La reciente Sentencia de la Sala Primera del Tribunal Supremo número 1762/2025, de 2 de diciembre, acuerda la nulidad, por abusiva, de la fianza prestada por personas físicas en un contrato de préstamo hipotecario concedido a favor de una sociedad mercantil. Además de garantizar personalmente el préstamo, los fiadores constituyeron hipoteca sobre una vivienda de su propiedad.
El recurso analiza la desproporción entre las garantías aportadas, examinando su justificación económica-funcional dentro de la operación de financiación, en aplicación del artículo 88.1 de la Ley General para la Defensa de los Consumidores y Usuarios (TRLGDCU),que establece:
En todo caso se considerarán abusivas las cláusulas que supongan:
1. La imposición de garantías desproporcionadas al riesgo asumido.
Se presumirá que no existe desproporción en los contratos de financiación o de garantías pactadas por entidades financieras que se ajusten a su normativa específica.
2. La imposición de la carga de la prueba en perjuicio del consumidor y usuario en los casos en que debería corresponder a la otra parte contratante.
3. La imposición al consumidor de la carga de la prueba sobre el incumplimiento, total o parcial, del empresario proveedor a distancia de servicios financieros de las obligaciones impuestas por la normativa específica sobre la materia.
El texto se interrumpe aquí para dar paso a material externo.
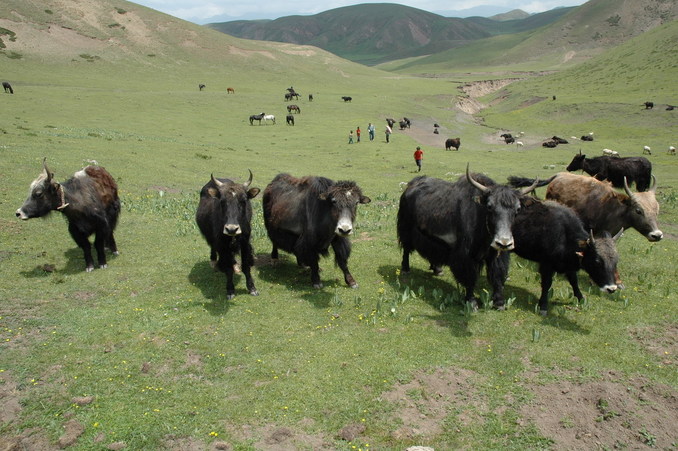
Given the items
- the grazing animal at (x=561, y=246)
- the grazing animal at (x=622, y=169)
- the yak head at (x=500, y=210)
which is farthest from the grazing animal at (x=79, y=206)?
the grazing animal at (x=622, y=169)

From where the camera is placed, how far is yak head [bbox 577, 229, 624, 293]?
7.86m

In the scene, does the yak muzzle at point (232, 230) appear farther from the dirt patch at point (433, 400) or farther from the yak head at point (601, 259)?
the yak head at point (601, 259)

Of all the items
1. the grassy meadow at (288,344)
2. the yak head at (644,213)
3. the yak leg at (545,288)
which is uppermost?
the yak head at (644,213)

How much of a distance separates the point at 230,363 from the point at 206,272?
3.99 meters

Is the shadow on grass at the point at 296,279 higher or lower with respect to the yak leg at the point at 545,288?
lower

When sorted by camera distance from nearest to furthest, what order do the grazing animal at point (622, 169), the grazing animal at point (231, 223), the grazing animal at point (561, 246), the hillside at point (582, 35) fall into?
1. the grazing animal at point (561, 246)
2. the grazing animal at point (231, 223)
3. the grazing animal at point (622, 169)
4. the hillside at point (582, 35)

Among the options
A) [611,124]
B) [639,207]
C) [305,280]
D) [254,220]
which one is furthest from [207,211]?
[611,124]

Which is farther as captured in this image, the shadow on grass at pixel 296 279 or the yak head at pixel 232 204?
the shadow on grass at pixel 296 279

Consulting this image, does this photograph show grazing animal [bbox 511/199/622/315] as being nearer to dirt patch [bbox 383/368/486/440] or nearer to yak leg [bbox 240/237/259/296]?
dirt patch [bbox 383/368/486/440]

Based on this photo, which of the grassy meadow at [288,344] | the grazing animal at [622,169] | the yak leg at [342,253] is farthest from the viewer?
the grazing animal at [622,169]

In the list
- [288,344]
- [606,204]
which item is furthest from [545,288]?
[288,344]

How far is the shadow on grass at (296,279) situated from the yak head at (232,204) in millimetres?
1773

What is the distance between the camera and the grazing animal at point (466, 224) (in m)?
7.40

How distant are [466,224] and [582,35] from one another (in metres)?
183
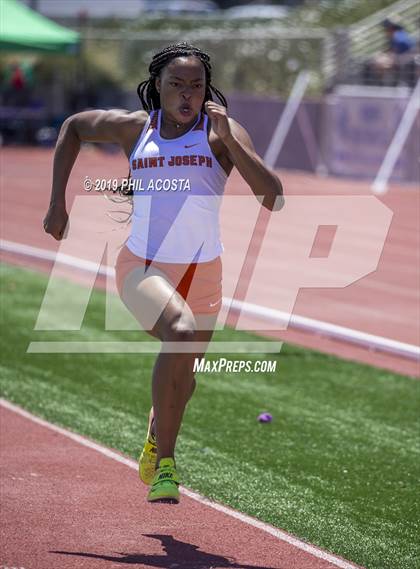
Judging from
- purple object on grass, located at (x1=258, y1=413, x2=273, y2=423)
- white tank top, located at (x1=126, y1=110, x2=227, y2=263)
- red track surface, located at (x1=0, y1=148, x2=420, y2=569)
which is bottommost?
red track surface, located at (x1=0, y1=148, x2=420, y2=569)

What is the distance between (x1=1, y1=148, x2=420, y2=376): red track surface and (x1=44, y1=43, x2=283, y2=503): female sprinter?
473cm

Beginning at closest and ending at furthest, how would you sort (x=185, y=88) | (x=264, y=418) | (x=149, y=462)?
(x=185, y=88), (x=149, y=462), (x=264, y=418)

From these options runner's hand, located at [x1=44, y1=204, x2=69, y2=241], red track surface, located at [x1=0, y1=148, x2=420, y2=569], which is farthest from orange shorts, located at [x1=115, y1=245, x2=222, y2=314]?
red track surface, located at [x1=0, y1=148, x2=420, y2=569]

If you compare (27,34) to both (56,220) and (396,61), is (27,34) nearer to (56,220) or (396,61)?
(396,61)

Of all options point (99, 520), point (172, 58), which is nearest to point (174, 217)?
point (172, 58)

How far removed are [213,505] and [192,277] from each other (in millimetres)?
1343

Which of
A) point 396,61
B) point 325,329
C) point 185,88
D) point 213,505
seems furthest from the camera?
point 396,61

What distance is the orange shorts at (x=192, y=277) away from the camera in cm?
534

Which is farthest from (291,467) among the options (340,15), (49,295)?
(340,15)

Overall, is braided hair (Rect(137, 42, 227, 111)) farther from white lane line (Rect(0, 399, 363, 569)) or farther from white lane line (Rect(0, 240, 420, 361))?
white lane line (Rect(0, 240, 420, 361))

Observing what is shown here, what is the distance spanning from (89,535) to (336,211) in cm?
1551

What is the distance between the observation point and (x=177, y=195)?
5230 mm

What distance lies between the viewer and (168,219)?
5.27 meters

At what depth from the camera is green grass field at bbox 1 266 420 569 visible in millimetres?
5906
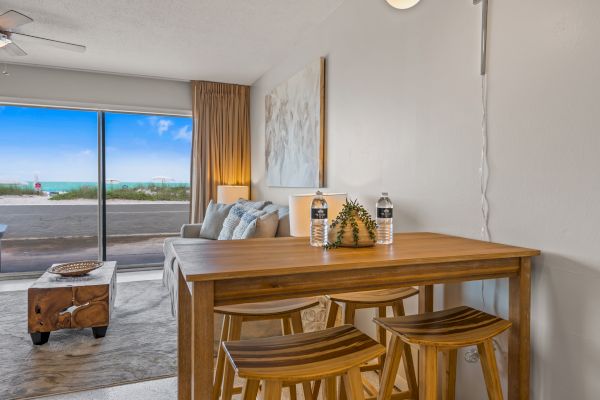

Al no disponer de información económica del deudor principal, el Tribunal Supremo descarta la nulidad de la hipoteca, considerándola como la garantía principal de la operación. En cambio, el Tribunal razona que, dado que el valor de la finca hipotecada triplicaba el capital concedido, la fianza adicional resultaba innecesaria, por lo que acuerda su nulidad por abusiva en base al citado artículo 88.1 TRLGDCU.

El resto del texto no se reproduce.